_必做任务_
[1] 对照这篇LLVM笔记，判断以下三条说法是否相符，逐条答“是”或“否”，并逐字引出笔记中起决定作用的原句：(a) Function类记录着BasicBlock列表、形参列表和一个SymbolTable；(b) getNumParams()返回函数的返回类型；(c) lit的问题最后靠pip install lit解决了。
[2] 从这篇LLVM笔记的最后一句之后接着往下写一段。

有一个我查了挺久的问题: Function和FunctionType有什么区别?

  • The Function class keeps track of a list of BasicBlocks, a list of formal Arguments, and a SymbolTable.
    有像getArgumentList这样的函数. 基本都是存储一个list的信息.
  • 而FunctionType的功能就像下面所展示的那样, 存储着编程层面上/一个函数的基本信息.

**FunctionType: **

Subclass of DerivedTypes for function types.

  • bool isVarArg() const: Returns true if it’s a vararg function.
  • const Type * getReturnType() const: Returns the return type of the function.
  • const Type * getParamType (unsigned i): Returns the type of the ith parameter.
  • const unsigned getNumParams() const: Returns the number of formal parameters.
image-20220315183948503

Optimization

参考博客在此, 即基本概念+LLVM实例.

Assignment1

环境调整:

  • 不知道哪个lit是个什么东西, 装在了python模块里面但是又好像是llvm-lit, 明明看到了这个命令但是装上了llvm也没见到. 毁灭吧, 不用这个什么测试了. 好吧pip install lit就成功了. 和我这两个用户共享同一个home文件夹有关系.

_数据列表_
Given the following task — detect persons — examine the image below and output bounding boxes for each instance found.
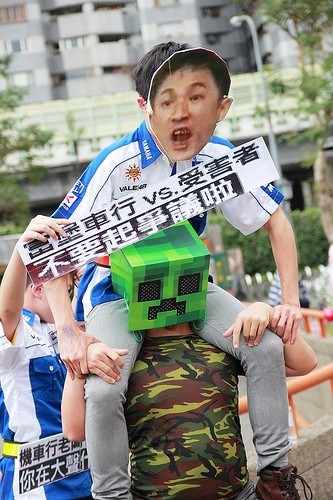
[27,42,318,500]
[0,214,96,499]
[148,46,233,162]
[60,302,318,500]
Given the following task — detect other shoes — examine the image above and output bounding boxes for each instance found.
[255,461,313,500]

_预期输出_
[1]
(a) 是："The Function class keeps track of a list of BasicBlocks, a list of formal Arguments, and a SymbolTable."
(b) 否："const unsigned getNumParams() const: Returns the number of formal parameters."
(c) 是："好吧pip install lit就成功了."

[2]
  • 直接make test检查的是.ll, 难怪通过不了, 直接使用FileCheck使用的是.c中的CHECK. 但是Function Information任务结果和CHECH中的明显不同, 自然不会成功.
  • ctest是cmake使用的test suit. lit是llvm的test suit.
  • FunctionInfo和LocalOpt要作为两个文件夹打开才会有智能补全.

Assignment:

  • (1) Algebraic Identity
  • (2) Strength Reduction
  • (3) Multi-Instruction Optimization

经过在文档里的一番倒腾终于会了一些基本操作, dyn_cast replaceAllUsesWith getOperand 这些东西等等.

Assignment2

  • 到达-定值分析(Reaching-Definition Analysis)
  • 活跃变量分析(Live-Variable Analysis)
  • 可用表达式分析 (Available-Exprssion Analysis)
  • SSA ( static single assignment )